Dr. Hagit Yakira has a PhD from Trinity Laban/ City University. Her thesis is titled: Relational Autobiographical Choreography – on new choreographic practice.

My research is a practice based, and besides analyzing my own choreographic work, I am looking at other choreographers who are dealing with similar concepts and concerns; choreographers who relook the notion of autobiography.  

The new millennium witnessed the appearance of a novel choreographic practice in the West which challenged old concepts of autobiography. Until then autobiography had been based predominantly on a coherent self who speaks itself, by itself, but now became a practice in which a self, while dependent upon the other(s), could create her autobiography only through her relationship to others. The new choreographic practice presented autobiography as a relational act. Based on feminist ideas of subjectivity, this new form of autobiographical choreography has three distinguishing features: first, it posits identity partly as a narrative; second, it views the other as the autobiographer (instead of the self); and third, it regards relationships (with various others) as the essence of one’s self. In other words, without the other, the self cannot know who she is. It is the other who tells a self her life-story and through it reveals her uniqueness to her. This is the choreographic practice that I have created and analyzed in my thesis. I have named this practice: relational autobiographical choreography.

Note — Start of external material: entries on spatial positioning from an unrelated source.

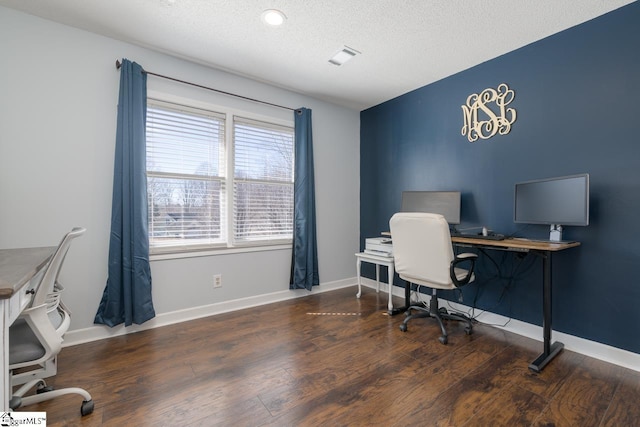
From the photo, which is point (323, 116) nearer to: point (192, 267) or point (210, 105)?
point (210, 105)

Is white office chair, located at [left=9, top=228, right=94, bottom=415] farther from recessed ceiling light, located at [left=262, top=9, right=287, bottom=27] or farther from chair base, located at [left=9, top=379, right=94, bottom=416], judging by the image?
recessed ceiling light, located at [left=262, top=9, right=287, bottom=27]

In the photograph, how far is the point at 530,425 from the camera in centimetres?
144

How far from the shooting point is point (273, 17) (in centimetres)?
213

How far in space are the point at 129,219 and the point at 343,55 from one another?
249cm

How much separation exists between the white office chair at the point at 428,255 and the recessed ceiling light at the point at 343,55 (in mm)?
1611

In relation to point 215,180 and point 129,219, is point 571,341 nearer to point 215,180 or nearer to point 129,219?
point 215,180

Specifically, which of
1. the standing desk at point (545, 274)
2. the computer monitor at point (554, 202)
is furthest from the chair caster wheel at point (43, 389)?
the computer monitor at point (554, 202)

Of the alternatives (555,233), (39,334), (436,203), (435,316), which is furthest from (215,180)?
(555,233)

The reason for pursuing this academic and practical research was in order to locate my work in the current dance landscape. I wanted to understand and articulate what it is that I do, what it says about the notion of identity, of autobiography and of self-other relationships. In addition I wanted to explore choreographers who are creating similar work. Once I realized that my work aligned mostly with other female choreographers I felt that the thesis could contribute to female choreographers’ approach to dance, choreography, and autobiography, as well as to a positive idea of the self – other relationships. By interlacing (my) life-storytelling, theory and the art of choreography (looking at the work of the Belgian choreographer Anne Teresa De Keersmaeker and the Hungarian choreographer Eszter Salamon), the thesis presents my analysis of this new form of choreography. It introduces a ‘feminine’, political practice which elaborates an identity as being understood through relationships; a vibrant and insightful choreographic practice that stretches the self into a communal act.